Tasks ->
**1)** Using the news report on the security lapse during Singh's Colombo visit, decide whether each statement agrees with it: (a) the Sri Lankan security officer who failed to turn up on time was Kapila Jayasekera; (b) an Indian security officer from a back-up vehicle got into the prime minister's car; (c) The Sunday Leader reported that Rajapakse ordered a full inquiry. Answer yes or no for each, and quote the deciding words.
**2)** Please copy word for word the stretch of the news report on the Colombo security lapse from "Quoting informed sources, the" through "his next appointment.".
**3)** Carry the news report on the security lapse during Singh's Colombo visit further, beginning after its final sentence.

Selected excerpt ->

After Singh concluded his meeting with Sri Lankan President Mahinda Rajapakse at the presidential secretariat in Colombo on Saturday and returned to his vehicle, it was discovered that the Sri Lankan personal security officer assigned to travel in Singh's car was missing, The Sunday Leader reported.

Quoting informed sources, the paper said an Indian security officer who was in a back-up vehicle then got into the prime minister's car as Singh had to rush for his next appointment.

The Lankan security officer Kapila Jayasekera, who had failed to turn up on time, rushed to the scene and on observing that Singh's  convoy was moving started running behind it and tapping on the window of the vehicle to stop it, causing panic among the security detail, the report said.

Rajapakse questioned the officer after the incident and told him to be more alert in the future, the paper said quoting sources. Another newspaper The Sunday Times reported that Rajapakse ordered full inquiry into the incident.

Another  reported security lapse occurred when National security adviser M K Narayanan had to return to his hotel room from the South Asian Association for Regional Cooperation conference hall on Saturday in a hotel taxi.

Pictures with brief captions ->
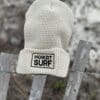 Beige Howzit Surf beanie on fence.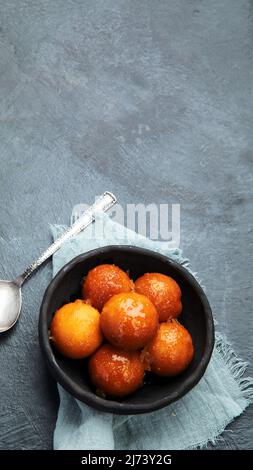 Gulab Jamun auf grauem Hintergrund. Traditionelles orientalisches Speisekonzept. Süße indische Snacks. Draufsicht, flach liegend, Kopierbereich Stockfoto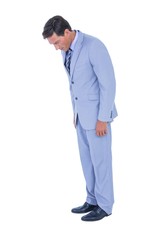 Fototapeta premium Standing businessman looking at his shoes 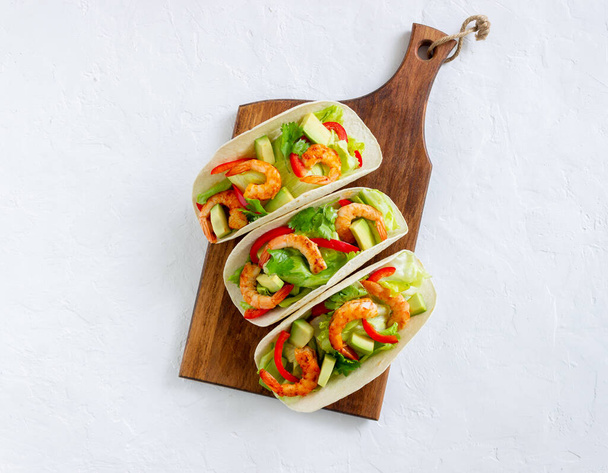Tacos with shrimp, avocado and salad. Mexican food - Fotografie, Obrázek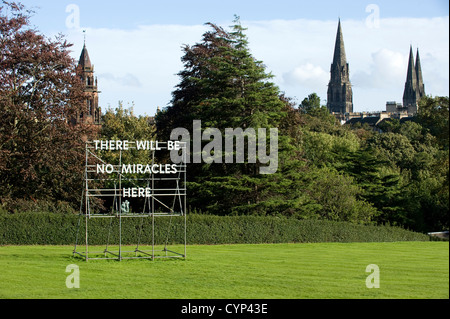 : Un "No miracles ici' dans les jardins de la Scottish National Gallery of Modern Art à Edimbourg, Ecosse avec trois clochers dans la ville derrière. C'est est une installation par l'artiste écossais Nathan Coley. Banque D'Images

Answers to the exercise ->
**1)**
(a) Yes: "The Lankan security officer Kapila Jayasekera, who had failed to turn up on time"
(b) Yes: "an Indian security officer who was in a back-up vehicle then got into the prime minister's car"
(c) No: "Another newspaper The Sunday Times reported that Rajapakse ordered full inquiry into the incident."

**2)**
Quoting informed sources, the paper said an Indian security officer who was in a back-up vehicle then got into the prime minister's car as Singh had to rush for his next appointment.

**3)**
When the sessions concluded on the opening day of the summit, Narayanan was standing at the entrance of the conference hall waiting for his car and the security escort vehicles to arrive, but no car or vehicles turned up, forcing him to approach a taxi with the logo of Taj Samudra, the hotel he was staying in, on it and persuaded the driver to take him back to the hotel, the report said, adding the serious security lapse displeased both the Indian officials and those in the Indian High Commission.

Deputy inspector general SM Wickremasinghe, who was in-charge of security, met Narayanan later to offer an apology. No Indian or Sri Lankan officials were immediately available to comment on the newspaper reports.